##### Supplied material #####

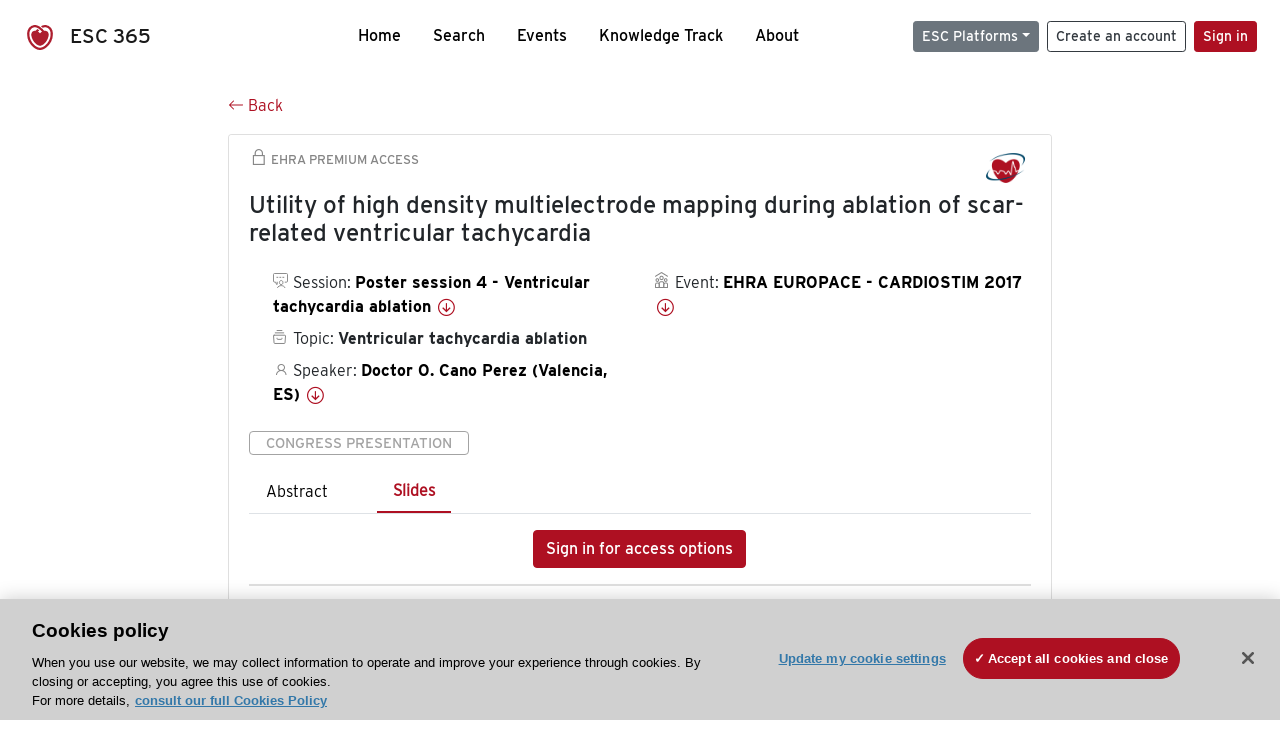

--- FILE ---
content_type: application/javascript; charset=UTF-8
request_url: https://esc365.escardio.org/third-party/optanon.js
body_size: 79
content:
function OptanonWrapper() {
    // Remove addThis and atc.min.js in case cookie consent is disabled after being activated.
    if (!OnetrustActiveGroups.includes("C0003")) {
      const scripts = [...document.getElementsByTagName("script")].filter(x => x.className === 'optanon-category-C0003' && x.type === 'text/javascript');
      for (let script of scripts) {
        script.setAttribute('type', 'text/plain');
      }
      if (scripts.length > 0)
        location.reload();
    }
  }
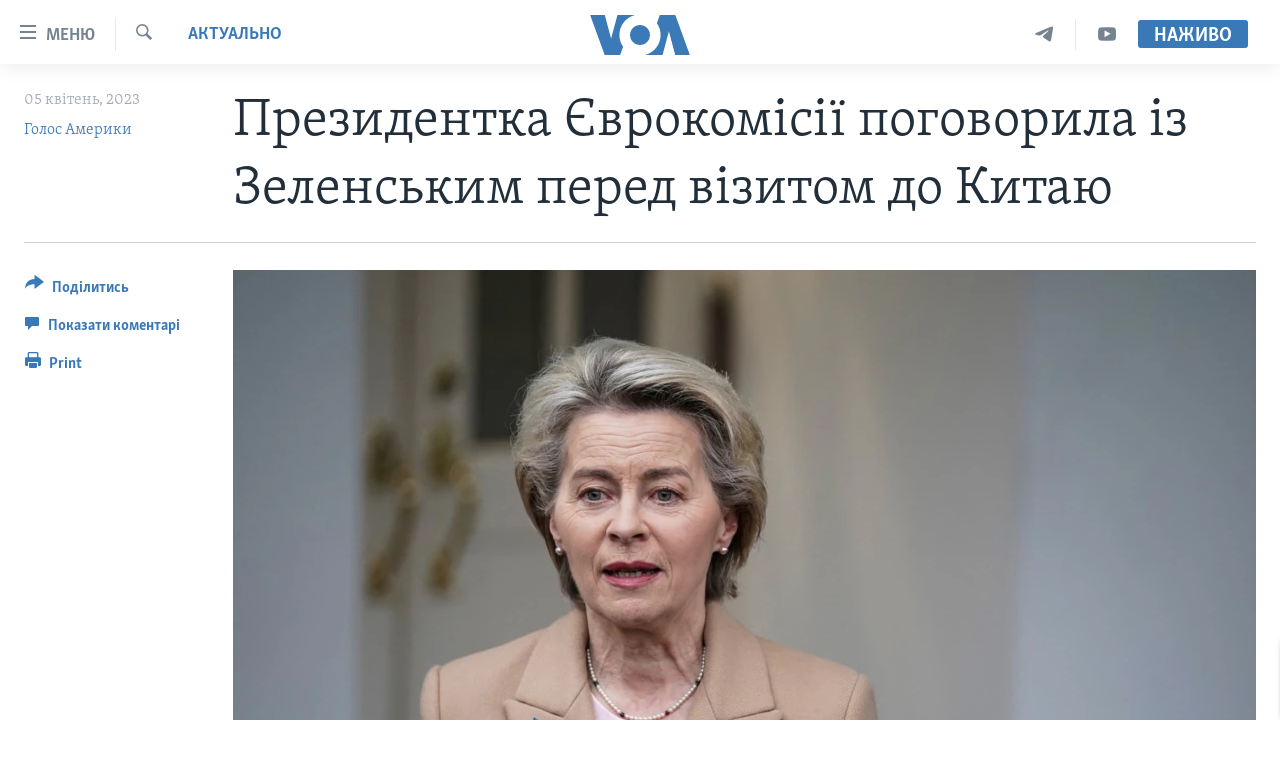

--- FILE ---
content_type: application/javascript; charset=UTF-8
request_url: https://voa-uk-ua-444.disqus.com/count-data.js?1=7036195
body_size: 227
content:
var DISQUSWIDGETS;

if (typeof DISQUSWIDGETS != 'undefined') {
    DISQUSWIDGETS.displayCount({"text":{"and":"\u0442\u0430","comments":{"zero":" ","multiple":"({num})","one":"(1)"}},"counts":[{"id":"7036195","comments":0}]});
}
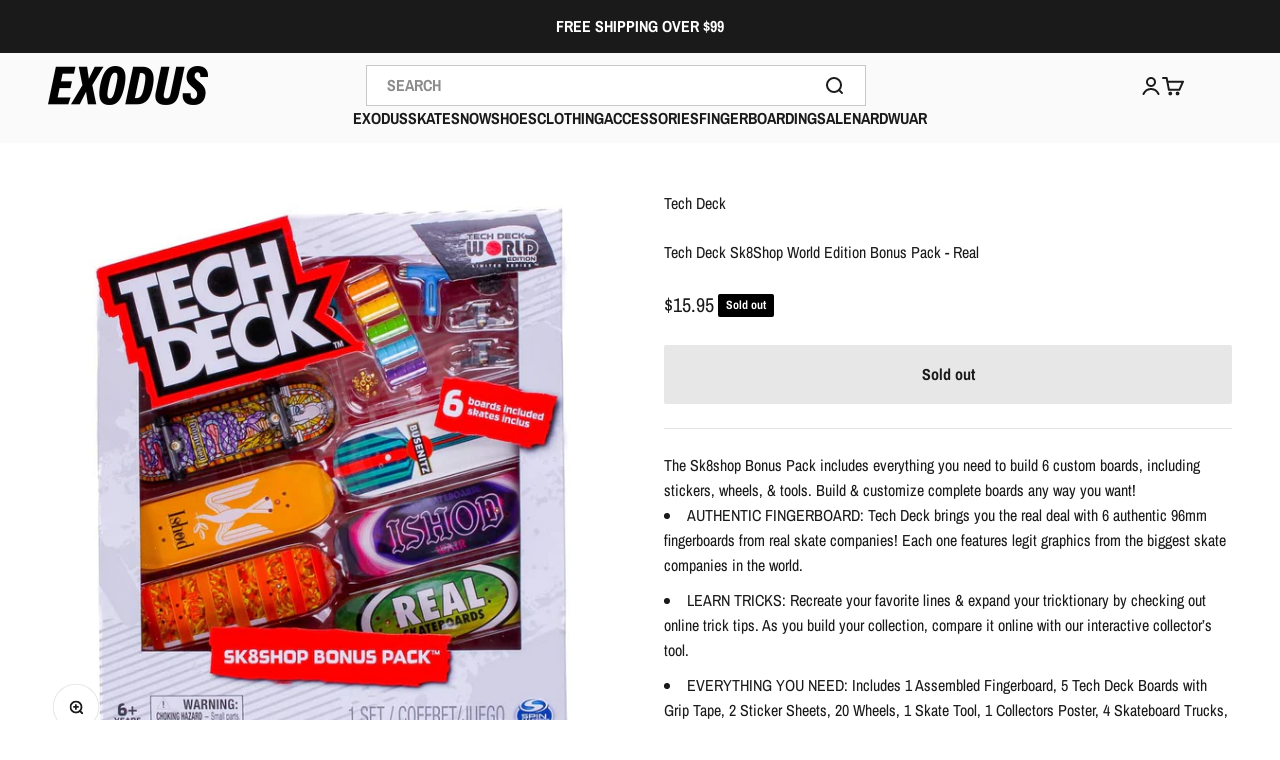

--- FILE ---
content_type: text/javascript
request_url: https://exodusrideshop.com/cdn/shop/t/38/assets/custom.js?v=62772134769725775171739547662
body_size: 397
content:
function formatMoney(cents,format=""){typeof cents=="string"&&(cents=cents.replace(".",""));const placeholderRegex=/\{\{\s*(\w+)\s*\}\}/,formatString=format||window.themeVariables.settings.moneyFormat;function defaultTo(value2,defaultValue){return value2==null||value2!==value2?defaultValue:value2}function formatWithDelimiters(number,precision,thousands,decimal){if(precision=defaultTo(precision,2),thousands=defaultTo(thousands,","),decimal=defaultTo(decimal,"."),isNaN(number)||number==null)return 0;number=(number/100).toFixed(precision);let parts=number.split("."),dollarsAmount=parts[0].replace(/(\d)(?=(\d\d\d)+(?!\d))/g,"$1"+thousands),centsAmount=parts[1]?decimal+parts[1]:"";return dollarsAmount+centsAmount}let value="";switch(formatString.match(placeholderRegex)[1]){case"amount":value=formatWithDelimiters(cents,2);break;case"amount_no_decimals":value=formatWithDelimiters(cents,0);break;case"amount_with_space_separator":value=formatWithDelimiters(cents,2," ",".");break;case"amount_with_comma_separator":value=formatWithDelimiters(cents,2,".",",");break;case"amount_with_apostrophe_separator":value=formatWithDelimiters(cents,2,"'",".");break;case"amount_no_decimals_with_comma_separator":value=formatWithDelimiters(cents,0,".",",");break;case"amount_no_decimals_with_space_separator":value=formatWithDelimiters(cents,0," ");break;case"amount_no_decimals_with_apostrophe_separator":value=formatWithDelimiters(cents,0,"'");break}return formatString.indexOf("with_comma_separator")!==-1,formatString.replace(placeholderRegex,value)}var currencyFormat=window.themeVariables.settings.currencyCodeEnabled?window.themeVariables.settings.moneyWithCurrencyFormat:window.themeVariables.settings.moneyFormat;document.addEventListener("DOMContentLoaded",event=>{var customProductLists=document.querySelectorAll(".product-list-custom");customProductLists.length&&customProductLists.forEach(function(customProductList){var productCards=customProductList.querySelectorAll("product-card");productCards.forEach(function(card){var cardVariantsSelect=card.querySelector(".addon_product_variants select"),cardPriceEl=card.querySelector(".sale_price_value"),cardComparePriceEl=card.querySelector(".compare_price_value"),cardVariantIdinput=card.querySelector(".first-variant-id");cardVariantsSelect?.addEventListener("change",function(e){var variantId=this.value,variantPrice=this.querySelector('option[value="'+variantId+'"]').getAttribute("data-variant-price"),variantPriceCompare=this.querySelector('option[value="'+variantId+'"]').getAttribute("data-variant-price-compare");cardPriceEl!=null&&(cardPriceEl.innerHTML=formatMoney(variantPrice,currencyFormat)),cardPriceEl!=null&&variantPriceCompare>variantPrice&&(cardComparePriceEl.innerHTML=formatMoney(variantPriceCompare,currencyFormat)),cardVariantIdinput!=null&&(cardVariantIdinput.value=variantId)}),card.addEventListener("click",function(e){e.preventDefault();var target=e.target;if(!(target.classList.contains("addon_product_variants")||target.closest(".addon_product_variants"))&&(target.classList.contains("product-card")||(target=target.closest(".product-card")),!target.hasAttribute("disabled-cursor"))){var dropdownDrawer=target.closest(".custom-dropdowns-drawer"),collectionID=dropdownDrawer.getAttribute("data-collection-id"),dropdown=document.querySelector(".custom-dropdown-collection-"+collectionID),variantInput=dropdown.querySelector(".custom-dropdown-variant-id"),variantImg=dropdown.querySelector(".dropdown-product-image"),variantTitle=dropdown.querySelector(".dropdown-product-title");if(target.classList.contains("product-card-no-selection"))variantInput.value="",variantImg.innerHTML="",variantTitle.innerHTML=variantTitle.getAttribute("data-default-title"),dropdownDrawer.dispatchEvent(new CustomEvent("dialog:force-close",{bubbles:!0,cancelable:!0,composed:!0}));else{variantImg.innerHTML="";var variantID=target.querySelector(".first-variant-id").value;variantInput.value=variantID,variantTitle.innerHTML=target.querySelector(".product-card__title").innerText,variantImg.appendChild(target.querySelector(".product-card__figure img").cloneNode()),variantTitle.appendChild(target.querySelector(".product-card__info .price-list").cloneNode(!0)),dropdownDrawer.dispatchEvent(new CustomEvent("dialog:force-close",{bubbles:!0,cancelable:!0,composed:!0}))}}})})})});
//# sourceMappingURL=/cdn/shop/t/38/assets/custom.js.map?v=62772134769725775171739547662
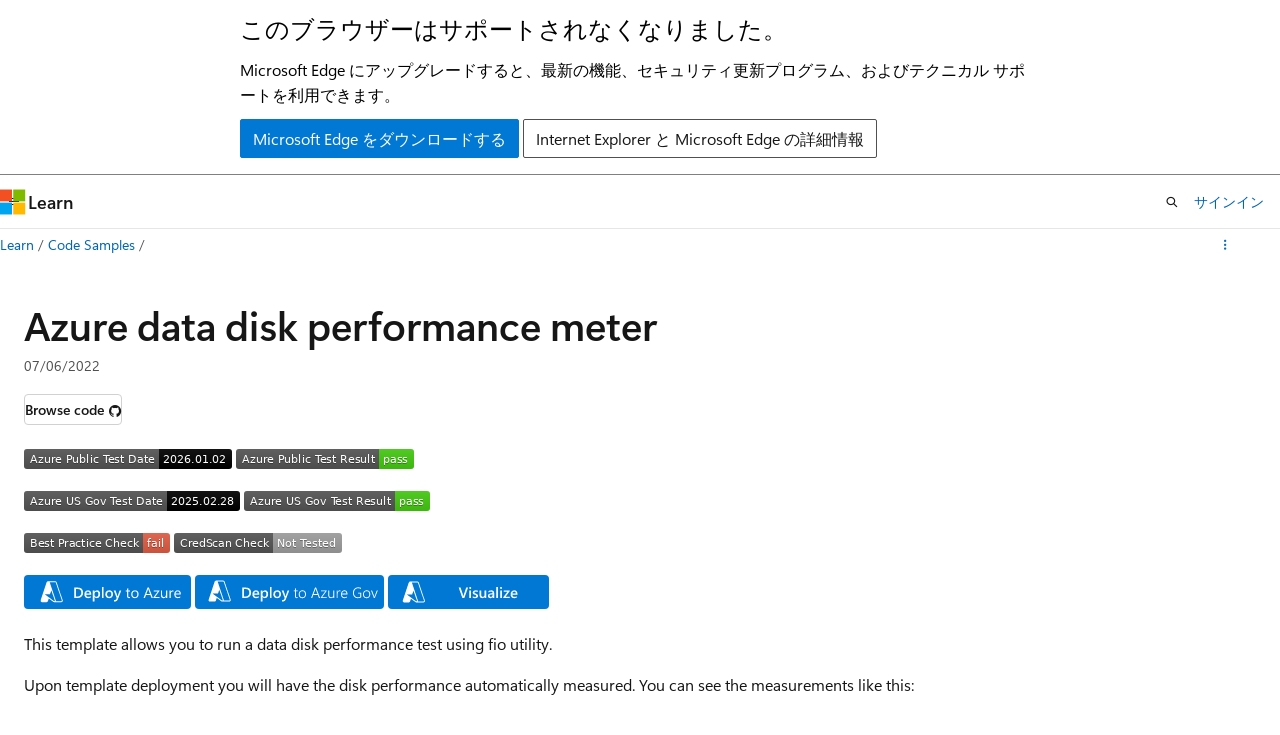

--- FILE ---
content_type: image/svg+xml
request_url: https://azurequickstartsservice.blob.core.windows.net/badges/demos/vm-disk-performance-meter/FairfaxDeployment.svg
body_size: 1167
content:
<svg xmlns="http://www.w3.org/2000/svg" width="186" height="20" role="img" aria-label="Azure US Gov Test Result: pass"><title>Azure US Gov Test Result: pass</title><linearGradient id="s" x2="0" y2="100%"><stop offset="0" stop-color="#bbb" stop-opacity=".1"/><stop offset="1" stop-opacity=".1"/></linearGradient><clipPath id="r"><rect width="186" height="20" rx="3" fill="#fff"/></clipPath><g clip-path="url(#r)"><rect width="151" height="20" fill="#555"/><rect x="151" width="35" height="20" fill="#4c1"/><rect width="186" height="20" fill="url(#s)"/></g><g fill="#fff" text-anchor="middle" font-family="Verdana,Geneva,DejaVu Sans,sans-serif" text-rendering="geometricPrecision" font-size="110"><text aria-hidden="true" x="765" y="150" fill="#010101" fill-opacity=".3" transform="scale(.1)" textLength="1410">Azure US Gov Test Result</text><text x="765" y="140" transform="scale(.1)" fill="#fff" textLength="1410">Azure US Gov Test Result</text><text aria-hidden="true" x="1675" y="150" fill="#010101" fill-opacity=".3" transform="scale(.1)" textLength="250">pass</text><text x="1675" y="140" transform="scale(.1)" fill="#fff" textLength="250">pass</text></g></svg>
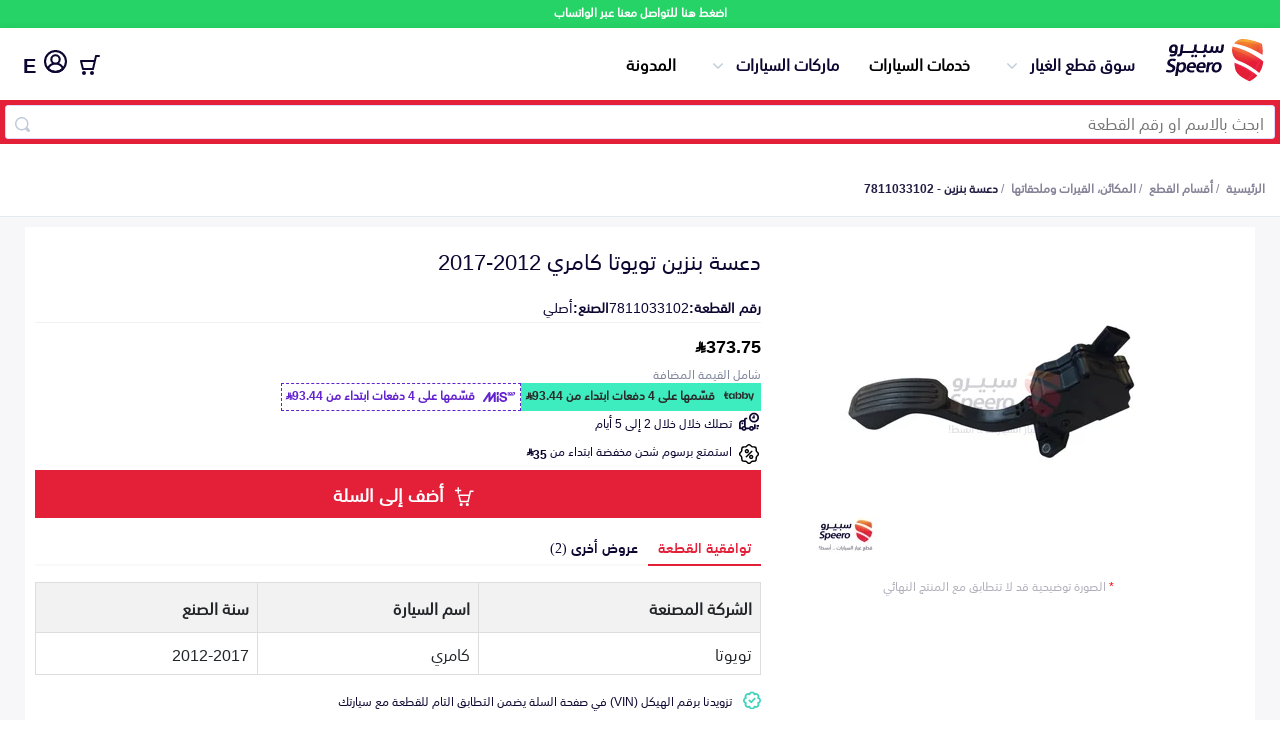

--- FILE ---
content_type: image/svg+xml
request_url: https://speero.net/assets/new-images/arrow.svg
body_size: -159
content:
<svg xmlns="http://www.w3.org/2000/svg" width="512" height="512" viewBox="0 0 451.847 451.847"><path d="M225.923 354.706c-8.098 0-16.195-3.092-22.369-9.263L9.27 151.157c-12.359-12.359-12.359-32.397 0-44.751 12.354-12.354 32.388-12.354 44.748 0l171.905 171.915 171.906-171.909c12.359-12.354 32.391-12.354 44.744 0 12.365 12.354 12.365 32.392 0 44.751L248.292 345.449c-6.177 6.172-14.274 9.257-22.369 9.257z" fill="#c0ccda"/></svg>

#####

Only the lines from the first line of the data above through the line with "if (typeof DISQUSWIDGETS" should appear in the answer, retyped exactly, with every picture left out.

Exercise response =>
--- FILE ---
content_type: application/javascript; charset=UTF-8
request_url: https://esc365.escardio.org/third-party/optanon.js
body_size: 79
content:
function OptanonWrapper() {
    // Remove addThis and atc.min.js in case cookie consent is disabled after being activated.
    if (!OnetrustActiveGroups.includes("C0003")) {
      const scripts = [...document.getElementsByTagName("script")].filter(x => x.className === 'optanon-category-C0003' && x.type === 'text/javascript');
      for (let script of scripts) {
        script.setAttribute('type', 'text/plain');
      }
      if (scripts.length > 0)
        location.reload();
    }
  }

--- FILE ---
content_type: application/javascript; charset=UTF-8
request_url: https://voa-uk-ua-444.disqus.com/count-data.js?1=7036195
body_size: 227
content:
var DISQUSWIDGETS;

if (typeof DISQUSWIDGETS != 'undefined') {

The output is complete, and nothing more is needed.